I’m a real Hints From Heloise kind of gal. Inspirational, inner-searching advice is all well and good, but super-practical tips for day-to-day living totally rev my engine. Pour *fast* from a just-opened carton of juice, and it won’t dribble down the sides and slosh all over the place. Tough out the first half hour of a mosquito bite without scratching, and it’ll stop itching altogether. If you’re in the stroller years of parenting, buy a raincoat with a hood because you won’t always have a hand free for an umbrella. When I learn things like this, I feel like I’ve found keys to a secret world, one that’s a little less messy, itchy, annoying, and befuddled than this one.
Sometimes I figure these things out on my own, but more often I learn them from someone. Pouring fast came from my Aunt Anne; I think of her every time I open a fresh carton of juice or milk. Lou was the first one to stop my hand from scratching my skin down to the bone, and he helped me grit my teeth through that thirty minutes the first time. It’s a nice connection to have with someone. Not long ago I sent an email to my friend Nick to tell him that I had had sushi that day, and I remembered that he was the one, years ago, to show me how to mix soy sauce and wasabi in the little bowl that comes with sushi. He was pleased to hear it and said he, too, remembered who taught him that.

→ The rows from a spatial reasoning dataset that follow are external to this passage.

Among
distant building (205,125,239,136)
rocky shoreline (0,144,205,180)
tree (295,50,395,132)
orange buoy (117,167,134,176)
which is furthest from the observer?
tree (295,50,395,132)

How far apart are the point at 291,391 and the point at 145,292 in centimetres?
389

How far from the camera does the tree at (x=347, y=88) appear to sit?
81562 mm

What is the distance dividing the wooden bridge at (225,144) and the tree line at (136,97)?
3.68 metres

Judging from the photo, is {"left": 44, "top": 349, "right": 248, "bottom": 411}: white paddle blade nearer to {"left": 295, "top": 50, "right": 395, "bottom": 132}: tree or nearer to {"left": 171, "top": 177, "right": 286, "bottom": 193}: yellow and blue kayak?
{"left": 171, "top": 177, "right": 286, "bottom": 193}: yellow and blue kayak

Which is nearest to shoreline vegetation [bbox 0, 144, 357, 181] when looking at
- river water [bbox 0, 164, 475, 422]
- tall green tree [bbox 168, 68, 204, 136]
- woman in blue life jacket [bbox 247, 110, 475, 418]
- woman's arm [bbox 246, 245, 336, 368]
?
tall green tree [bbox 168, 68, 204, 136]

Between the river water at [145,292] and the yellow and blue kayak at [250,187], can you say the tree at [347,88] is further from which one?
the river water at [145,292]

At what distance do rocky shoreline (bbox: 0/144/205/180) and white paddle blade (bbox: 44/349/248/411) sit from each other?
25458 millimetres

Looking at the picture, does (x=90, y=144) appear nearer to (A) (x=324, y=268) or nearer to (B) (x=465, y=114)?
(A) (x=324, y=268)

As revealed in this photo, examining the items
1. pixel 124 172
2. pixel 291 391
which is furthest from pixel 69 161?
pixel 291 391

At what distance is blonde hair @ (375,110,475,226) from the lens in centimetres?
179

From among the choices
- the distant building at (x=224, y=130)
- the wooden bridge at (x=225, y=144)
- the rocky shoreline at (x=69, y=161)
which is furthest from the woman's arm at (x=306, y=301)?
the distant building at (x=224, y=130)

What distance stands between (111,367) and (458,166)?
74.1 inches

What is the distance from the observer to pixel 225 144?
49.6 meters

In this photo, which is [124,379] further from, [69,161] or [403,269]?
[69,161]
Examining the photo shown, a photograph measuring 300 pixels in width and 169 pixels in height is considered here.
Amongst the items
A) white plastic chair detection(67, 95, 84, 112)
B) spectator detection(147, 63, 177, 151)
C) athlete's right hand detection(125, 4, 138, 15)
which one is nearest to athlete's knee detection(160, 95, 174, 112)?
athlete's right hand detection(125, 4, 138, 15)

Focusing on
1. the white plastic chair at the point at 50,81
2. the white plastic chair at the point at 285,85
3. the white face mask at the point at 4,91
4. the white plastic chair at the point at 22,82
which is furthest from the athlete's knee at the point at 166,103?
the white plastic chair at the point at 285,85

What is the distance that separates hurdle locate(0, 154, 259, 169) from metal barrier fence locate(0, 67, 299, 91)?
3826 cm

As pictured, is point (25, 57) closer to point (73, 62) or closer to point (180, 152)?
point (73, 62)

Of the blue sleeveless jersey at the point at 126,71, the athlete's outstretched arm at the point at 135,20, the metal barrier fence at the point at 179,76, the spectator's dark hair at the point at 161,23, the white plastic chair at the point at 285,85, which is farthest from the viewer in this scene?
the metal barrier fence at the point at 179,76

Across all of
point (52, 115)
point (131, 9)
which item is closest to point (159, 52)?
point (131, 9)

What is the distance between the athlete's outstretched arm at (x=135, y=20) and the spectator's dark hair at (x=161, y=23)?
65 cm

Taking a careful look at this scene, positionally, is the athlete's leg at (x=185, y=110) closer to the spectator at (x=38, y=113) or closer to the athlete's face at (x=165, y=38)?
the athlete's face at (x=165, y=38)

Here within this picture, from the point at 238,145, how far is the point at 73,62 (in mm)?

So here’s your chance to earn some lifelong gratitude and lodge yourself in another person’s memory: What practical tips can YOU pass along?
10 Comments
Margaret Yang
If you’re squinting at the computer screen because the website you’re on uses a teeny tiny font, hit CTRL and + on your computer at the same time and the font will magically enlarge. You can even do it multiple times. Hit CTRL and – to shrink it back down.
Colleen Newvine Tebeau
Margaret, I’ve done this since you taught me your trick in your 40 things I have learned at 40. Thank you! https://newvinegrowing.com/2011/06/23/40-things-i-have-learned-at-40-by-margaret-yang/
Amy Spooner
If you’re trying to cut down on nighttime snacking (or kill your craving for dessert), brush your teeth right after dinner.
Eleanor Traubman
When you get home from work or errands, make the first thing you do be to empty out your bags and/or purse to find homes for things. Have a staging area where you keep things that you will “re-load” into your bag or purse the next time you go out – keys, wallet, important documents, etc. Makes packing and unpacking much simpler!
Colleen Newvine Tebeau
Eleanor, I like this idea — I’m a stickler for hanging up my keys immediately after walking in, as I’ve wasted too many hours of my life looking for wayward keys, but I’ve never had a process to immediately deal with the junk stuffed in my bag. I might have to try this.
Eleanor
Cool! I have some inexpensive plastic baskets to divide these bag contents up. One for sunglasses, one for my wallet, etc.
Colleen Newvine Tebeau
If you have a cast iron pan that’s really messy from cooking, instead of scrubbing it, put a little water in it and put it on the stove on high heat. Whatever junk is stuck to the pan will peel off as the water comes to a boil.
(Then you’ll have to dry it, oil it and heat it again, but at least you won’t wear out your arm scrubbing.)
I’m also told boiling some salt and vinegar in a non stick pan works the same way, but I haven’t tried it yet.
jenandkerry
This is a fun question. Wow. I feel as if there are so many MacGyver tips that I have but I’m hard pressed to think of many now.
Lipstick can double as firestarter
Toilet seat liners can be used as blotting papers
A Sharpie can fix shoe scuffs or furniture nicks
Twist-ties can be used as stitch markers when knitting
I’ll keep thinking on this one…
Amy Throndsen
I loved each of these! I do the cast iron pan trick all the time. This might be weird, but since I don’t have a garbage disposal, I freeze my food garbage and throw it away when I take out the garbage so my garbage doesn’t stink.